From: Railscasts Episode 415 Upgrading to Rails 4
There’s one more configuration change we need to make, in the secret
token initializer. In Rails 4 the configuration option in this file
has been renamed from secret_token to secret_key_base. We’ll need to
specify both options while we’re transitioning from Rails 3 but once
we’ve successfully migrated our application we can remove the
secret_token option. It’s best to use a different token for our
secret_key_base.
This is necessary because we’re moving from a serialized cookie stored
on the client to an encrypted cookie. This prevents users from easily
being able to see the contents of their session cookies.
The episode includes a very good series of tips regarding upgrading from 2 to 4 and I was able to do that successfully using this tutorial.
I have a session that is set but it does not appear to carry over to other pages. I'm on Rails 2.3.5 and Ruby 1.8.7. Has anyone else experienced this issue?
I've had this issue in Rails 3.1 when CSRF verification fails.

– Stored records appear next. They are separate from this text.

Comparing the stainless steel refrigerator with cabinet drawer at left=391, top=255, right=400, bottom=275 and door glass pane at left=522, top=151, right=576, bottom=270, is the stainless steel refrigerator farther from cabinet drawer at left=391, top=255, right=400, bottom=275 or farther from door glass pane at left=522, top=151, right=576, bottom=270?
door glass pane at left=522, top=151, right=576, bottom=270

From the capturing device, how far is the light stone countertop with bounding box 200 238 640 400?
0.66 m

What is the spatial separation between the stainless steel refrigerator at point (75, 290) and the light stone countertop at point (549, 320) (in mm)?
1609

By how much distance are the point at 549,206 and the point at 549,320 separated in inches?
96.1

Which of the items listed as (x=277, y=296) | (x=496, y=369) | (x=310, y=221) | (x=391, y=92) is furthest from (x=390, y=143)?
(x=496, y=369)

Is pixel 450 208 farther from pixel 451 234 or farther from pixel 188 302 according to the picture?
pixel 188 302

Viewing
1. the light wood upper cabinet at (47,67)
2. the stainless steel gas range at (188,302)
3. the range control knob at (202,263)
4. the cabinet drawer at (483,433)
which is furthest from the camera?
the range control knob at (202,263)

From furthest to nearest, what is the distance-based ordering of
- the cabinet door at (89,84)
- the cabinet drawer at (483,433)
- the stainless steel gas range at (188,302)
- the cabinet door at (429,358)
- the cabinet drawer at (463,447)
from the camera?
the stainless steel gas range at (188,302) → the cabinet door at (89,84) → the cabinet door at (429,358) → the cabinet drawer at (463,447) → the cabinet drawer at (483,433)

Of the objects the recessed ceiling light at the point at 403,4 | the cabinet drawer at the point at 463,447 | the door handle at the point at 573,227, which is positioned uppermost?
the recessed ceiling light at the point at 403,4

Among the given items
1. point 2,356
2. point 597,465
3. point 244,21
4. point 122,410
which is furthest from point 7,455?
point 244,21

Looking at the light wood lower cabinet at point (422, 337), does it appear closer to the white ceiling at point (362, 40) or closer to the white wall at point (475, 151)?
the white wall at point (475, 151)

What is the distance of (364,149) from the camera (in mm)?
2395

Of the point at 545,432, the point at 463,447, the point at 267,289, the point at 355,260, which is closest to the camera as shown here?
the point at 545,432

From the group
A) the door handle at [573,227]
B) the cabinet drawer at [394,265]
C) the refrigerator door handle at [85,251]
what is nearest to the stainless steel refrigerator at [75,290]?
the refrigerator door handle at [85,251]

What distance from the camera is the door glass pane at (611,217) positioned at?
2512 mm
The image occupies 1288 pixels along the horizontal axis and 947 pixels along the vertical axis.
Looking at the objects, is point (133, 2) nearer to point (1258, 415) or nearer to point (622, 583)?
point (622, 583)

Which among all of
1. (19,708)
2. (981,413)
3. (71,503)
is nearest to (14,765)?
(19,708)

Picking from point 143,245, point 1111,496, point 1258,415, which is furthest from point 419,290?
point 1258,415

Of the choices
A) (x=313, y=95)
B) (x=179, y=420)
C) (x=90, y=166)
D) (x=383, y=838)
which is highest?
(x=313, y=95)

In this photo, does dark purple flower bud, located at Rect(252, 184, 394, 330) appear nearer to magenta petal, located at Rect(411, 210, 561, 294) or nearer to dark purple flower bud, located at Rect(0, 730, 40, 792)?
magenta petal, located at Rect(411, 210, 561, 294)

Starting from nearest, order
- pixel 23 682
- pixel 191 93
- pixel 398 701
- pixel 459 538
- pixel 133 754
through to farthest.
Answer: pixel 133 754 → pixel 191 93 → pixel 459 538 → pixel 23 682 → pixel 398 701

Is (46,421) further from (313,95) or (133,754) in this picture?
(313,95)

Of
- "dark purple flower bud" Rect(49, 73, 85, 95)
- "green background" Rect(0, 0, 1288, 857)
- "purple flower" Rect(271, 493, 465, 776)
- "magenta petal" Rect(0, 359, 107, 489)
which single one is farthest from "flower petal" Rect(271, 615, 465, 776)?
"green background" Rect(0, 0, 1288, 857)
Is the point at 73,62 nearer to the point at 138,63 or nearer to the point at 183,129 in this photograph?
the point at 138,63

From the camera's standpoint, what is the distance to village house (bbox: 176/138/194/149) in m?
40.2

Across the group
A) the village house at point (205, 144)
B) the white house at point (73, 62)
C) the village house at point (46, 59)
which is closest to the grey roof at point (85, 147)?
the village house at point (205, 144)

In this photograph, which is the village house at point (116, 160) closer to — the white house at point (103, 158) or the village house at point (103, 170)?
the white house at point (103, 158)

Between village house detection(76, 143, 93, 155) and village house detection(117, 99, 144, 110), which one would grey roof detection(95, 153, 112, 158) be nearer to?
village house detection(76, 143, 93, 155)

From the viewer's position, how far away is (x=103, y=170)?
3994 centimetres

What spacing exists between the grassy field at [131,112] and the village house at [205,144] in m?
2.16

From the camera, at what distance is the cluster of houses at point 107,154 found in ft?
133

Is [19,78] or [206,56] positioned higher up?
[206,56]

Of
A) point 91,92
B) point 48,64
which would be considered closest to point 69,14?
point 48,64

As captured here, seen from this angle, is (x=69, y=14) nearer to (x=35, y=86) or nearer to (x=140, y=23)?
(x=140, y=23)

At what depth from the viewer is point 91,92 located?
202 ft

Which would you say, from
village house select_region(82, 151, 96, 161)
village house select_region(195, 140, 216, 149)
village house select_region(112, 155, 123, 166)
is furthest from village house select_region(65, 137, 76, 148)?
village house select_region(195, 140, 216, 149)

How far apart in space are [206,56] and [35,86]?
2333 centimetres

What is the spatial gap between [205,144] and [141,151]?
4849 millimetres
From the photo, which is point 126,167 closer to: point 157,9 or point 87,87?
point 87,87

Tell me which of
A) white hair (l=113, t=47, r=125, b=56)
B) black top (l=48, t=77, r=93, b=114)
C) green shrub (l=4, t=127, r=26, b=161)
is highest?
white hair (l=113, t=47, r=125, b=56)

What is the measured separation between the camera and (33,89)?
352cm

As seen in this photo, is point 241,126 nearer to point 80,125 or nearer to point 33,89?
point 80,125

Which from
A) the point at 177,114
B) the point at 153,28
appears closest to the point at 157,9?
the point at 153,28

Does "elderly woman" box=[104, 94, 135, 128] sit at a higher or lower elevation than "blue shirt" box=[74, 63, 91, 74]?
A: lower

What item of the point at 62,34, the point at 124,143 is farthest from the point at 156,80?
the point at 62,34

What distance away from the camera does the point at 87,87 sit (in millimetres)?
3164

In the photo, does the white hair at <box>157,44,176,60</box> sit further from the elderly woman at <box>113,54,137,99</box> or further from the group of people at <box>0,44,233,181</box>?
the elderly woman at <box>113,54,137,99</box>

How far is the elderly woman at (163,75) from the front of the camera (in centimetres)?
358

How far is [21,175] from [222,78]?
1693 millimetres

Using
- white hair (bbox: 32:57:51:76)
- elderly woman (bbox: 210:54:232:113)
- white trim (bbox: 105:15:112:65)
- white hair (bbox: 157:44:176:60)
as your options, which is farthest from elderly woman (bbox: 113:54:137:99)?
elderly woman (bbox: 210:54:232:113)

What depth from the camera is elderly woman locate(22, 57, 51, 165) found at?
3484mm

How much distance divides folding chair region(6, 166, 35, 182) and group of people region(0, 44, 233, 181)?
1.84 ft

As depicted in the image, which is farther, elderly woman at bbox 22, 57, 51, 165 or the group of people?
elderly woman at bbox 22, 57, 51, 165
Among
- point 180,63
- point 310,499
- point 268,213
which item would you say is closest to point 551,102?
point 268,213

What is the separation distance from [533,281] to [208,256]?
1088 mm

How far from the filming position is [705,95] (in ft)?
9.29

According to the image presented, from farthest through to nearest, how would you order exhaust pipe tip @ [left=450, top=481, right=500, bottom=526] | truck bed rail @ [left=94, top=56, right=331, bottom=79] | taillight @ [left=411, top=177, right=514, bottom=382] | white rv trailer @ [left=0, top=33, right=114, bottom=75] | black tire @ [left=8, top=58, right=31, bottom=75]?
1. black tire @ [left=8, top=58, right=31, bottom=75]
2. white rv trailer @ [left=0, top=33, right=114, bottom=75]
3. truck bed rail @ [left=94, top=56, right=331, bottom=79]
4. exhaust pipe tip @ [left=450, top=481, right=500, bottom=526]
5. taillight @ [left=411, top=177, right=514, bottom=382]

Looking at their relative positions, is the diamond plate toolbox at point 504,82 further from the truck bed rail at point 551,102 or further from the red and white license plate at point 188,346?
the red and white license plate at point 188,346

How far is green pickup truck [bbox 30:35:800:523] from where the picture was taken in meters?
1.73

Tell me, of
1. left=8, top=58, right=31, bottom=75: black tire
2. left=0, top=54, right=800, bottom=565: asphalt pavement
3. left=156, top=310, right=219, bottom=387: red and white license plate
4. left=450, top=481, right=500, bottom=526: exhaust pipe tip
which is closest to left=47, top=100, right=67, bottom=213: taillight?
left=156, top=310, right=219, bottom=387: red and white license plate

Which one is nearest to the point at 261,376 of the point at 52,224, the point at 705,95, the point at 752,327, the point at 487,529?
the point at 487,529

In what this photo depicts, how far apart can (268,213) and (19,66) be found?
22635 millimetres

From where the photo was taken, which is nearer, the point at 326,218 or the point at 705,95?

This can happen if you use a tag manually rather than generate it via one of the built-in methods provided by Rails.
Search your log file for "csrf" (case insensitive search). If you see a log entry showing a csrf failure, it's likely Rails is resetting your session.
You may be losing your session between requests which can happen if it's not established properly in the first place. If you examine your cookies you may see the session identifier changing, being re-assigned, because of a validation failure.
It's also possible that it's being assigned to a domain that the browser subsequently rejects. This happens if an application is configured to use a specific domain, and is then re-hosted under a different one, even localhost.
You might have not used csrf meta tag in your layout. Try removing ' protect from forgery ' in application_controller.rb in controllers folder. Then try running the app again, if it works then you didn't add tags to your layout.